Bloß nirgendwo anecken
Bei der Prosa wurde dick aufgetragen: Diese Regierung will „allen Menschen im Land mehr Freiheit und weniger staatliche Einschränkungen geben“, heißt es in den Eckpunkten zur Steuerreform.
Erster Eindruck: Die Änderungen und Entlastungen sind solide (auch der Familienbonus), aber ein Befreiungsschlag vom hohen Steuerdruck oder gar ein Systemwechsel ist da nicht. Es müssen dafür keine neuen Schulden gemacht werden. Sehr gut, aber kein Kunststück angesichts sprudelnder Einnahmen. Es herrscht noch Hochkonjunktur und damit Beschäftigtenhöchststand. Die kalte Progression tut ihr Übriges (Inflation und das Hineinwachsen in höhere Steuerstufen schmälern Lohnzuwächse). Beide Regierungspartner stellen ihre Klientel zufrieden. Die ÖVP die kleinen Gewerbetreibenden. Die FPÖ den „kleinen Mann“.
Wir bleiben ein großzügiger Wohlfahrtsstaat. Für Kleinverdiener ist eine weitere Entlastung vorgesehen. Bis zu einem Jahresgehalt von 14.700 Euro zahlt man schon jetzt gar keine Einkommenssteuer, aber als Arbeitnehmer 158 Euro Sozialversicherung. Nun sollen auch die Sozialversicherungsbeiträge für die Geringverdiener sinken. Auswirkung auf die daran gekoppelten (und ebenfalls reichlich sprudelnden) Arbeiterkammerbeiträge wird das nicht haben. Bloß keine Provokation. Im Gegensatz zu Wolfgang Schüssel setzt Sebastian Kurz auf einen „nice guy“-Kurs. Dem Oppositions-Spin, dass dies eine Regierung für die „Großkonzerne“ sei, wird keine neue Nahrung gegeben. (Das alles wird die Gegner nicht daran hindern, diese Regierung weiterhin zu dämonisieren).
Öko? Nur theoretisch toll
Für Kleinunternehmer, die bei der letzten Reform dank Registrierkassapflicht schwer vergrault wurden, gibt es Erleichterungen, ohne dass sie wieder neue Belastungen fürchten müssen. Ausständig ist eine echte Entbürokratisierung. (Haben Sie schon einmal versucht, eine E-Rechnung an den Bund zu stellen? Oder noch schlimmer: ein Geschäft übernommen und dafür eine neue Betriebsanlagengenehmigung gebraucht?)

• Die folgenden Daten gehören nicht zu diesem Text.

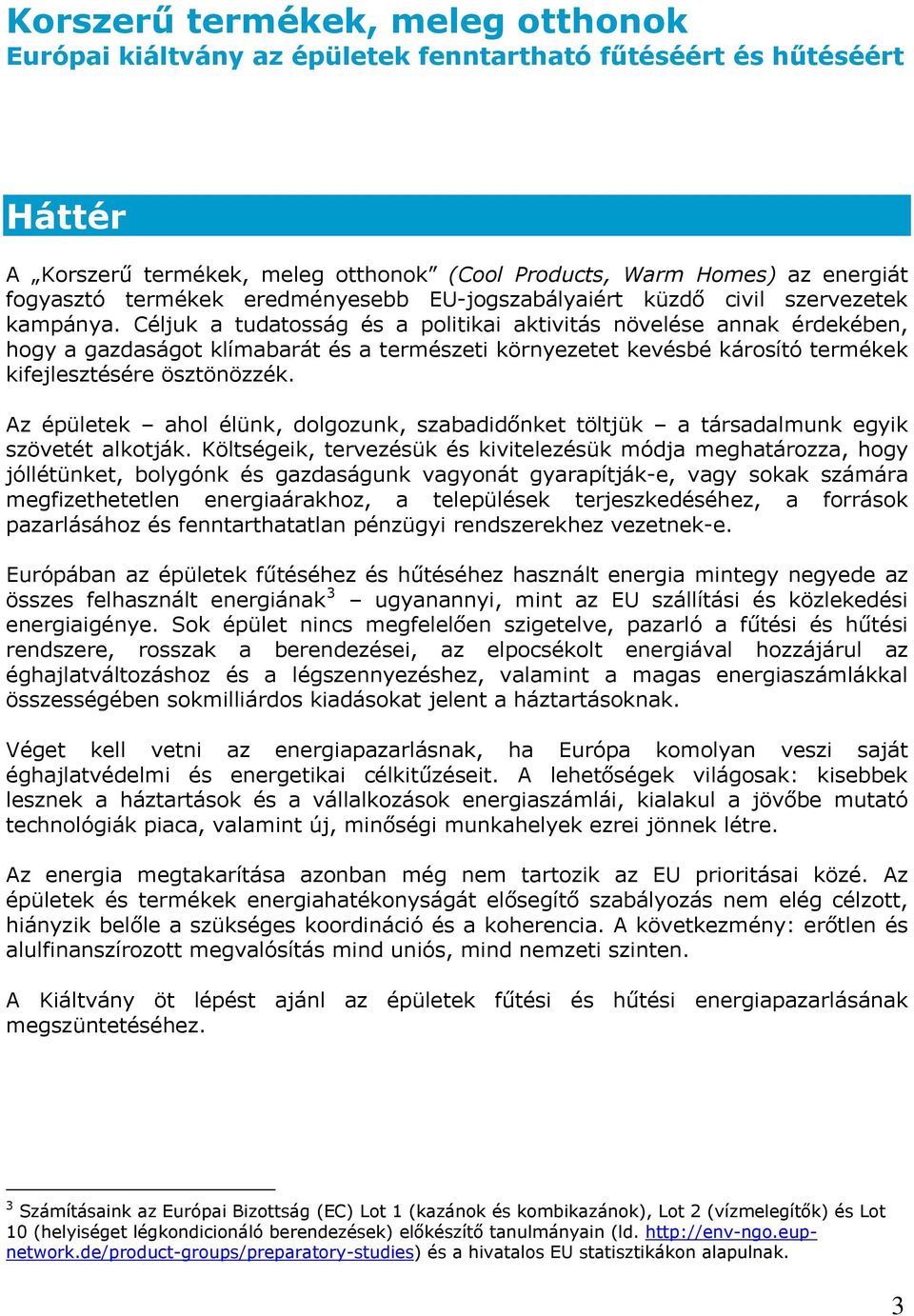 Korszerű termékek, meleg otthonok
Európai kiáltvány az épületek fenntartható fűtéséért és hűtéséért

Háttér

A „Korszerű termékek, meleg otthonok” (Cool Products, Warm Homes) az energiát fogyasztó termékek eredményesebb EU-jogszabályaiért küzdő civil szervezetek kampánya. Céljuk a tudatosság és a politikai aktivitás növelése annak érdekében, hogy a gazdaságot klímabarát és a természeti környezetet kevésbé károsító termékek kifejlesztésére ösztönözzék.

Az épületek – ahol élünk, dolgozunk, szabadidőnket töltjük – a társadalmunk egyik szövetét alkotják. Költségeik, tervezésük és kivitelezésük módja meghatározza, hogy jóllétünket, bolygónk és gazdaságunk vagyonát gyarapítják-e, vagy sokak számára megfizethetetlen energiaárakhoz, a települések terjeszkedéséhez, a források pazarlásához és fenntarthatatlan pénzügyi rendszerekhez vezetnek-e.

Európában az épületek fűtéséhez és hűtéséhez használt energia mintegy negyede az összes felhasznált energiának$^3$ – ugyanannyi, mint az EU szállítási és közlekedési energiaigénye. Sok épület nincs megfelelően szigetelve, pazarló a fűtési és hűtési rendszere, rosszak a berendezései, az elpocsékolt energiával hozzájárul az éghajlatváltozáshoz és a légszennyezéshez, valamint a magas energiaszámlákkal összességében sokmilliárdos kiadásokat jelent a háztartásoknak.

Véget kell vetni az energiapazarlásnak, ha Európa komolyan veszi saját éghajlatvédelmi és energetikai célkitűzéseit. A lehetőségek világosak: kisebbek lesznek a háztartások és a vállalkozások energiaszámlái, kialakul a jövőbe mutató technológiák piaca, valamint új, minőségi munkahelyek ezrei jönnek létre.

Az energia megtakarítása azonban még nem tartozik az EU prioritásai közé. Az épületek és termékek energiahatékonyságát elősegítő szabályozás nem elég célzott, hiányzik belőle a szükséges koordináció és a koherencia. A következmény: erőtlen és alulfinanszírozott megvalósítás mind uniós, mind nemzeti szinten.

A Kiáltvány öt lépést ajánl az épületek fűtési és hűtési energiapazarlásának megszüntetéséhez.

$^3$ Számításaink az Európai Bizottság (EC) Lot 1 (kazánok és kombikazánok), Lot 2 (vízmelegítők) és Lot 10 (helyiséget légkondicionáló berendezések) előkészítő tanulmányain (ld. http://env-ngo.eup-network.de/product-groups/preparatory-studies) és a hivatalos EU statisztikákon alapulnak.

3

Eine Erhöhung der Mineralölsteuer wurde nicht gewagt, weil das Mantra gilt: keine neuen Massensteuern. Die Benzinsteuer-Erhöhung war einer der Gründe für den französischen Gelbwesten-Aufstand. Merke: Ökologisierung kommt nur in der Theorie gut an. Man hätte eine Erhöhung argumentieren können: Weil diese Steuer in Österreich vergleichsweise niedrig ist, haben wir hohen Tanktourismus, damit eine (theoretisch) höhere Emissionsquote . Damit verfehlt man die Klimaziele.
Fazit: Diese Koalition spult ihr Programm unbeirrt bis zur nächsten Nationalratswahl ab, wo die Steuerquote das angepeilte Ziel von 40 Prozent erreichen soll. Jeder einzelne Zwischenschritt bis dahin wird groß zelebriert. Natürlich steht diese Regierung wegen der blauen Regierungsbeteiligung unter stärkerer Beobachtung. Aber sie hat gleich doppelt Glück: Hochkonjunktur plus schwache Opposition machen das Regieren einfacher.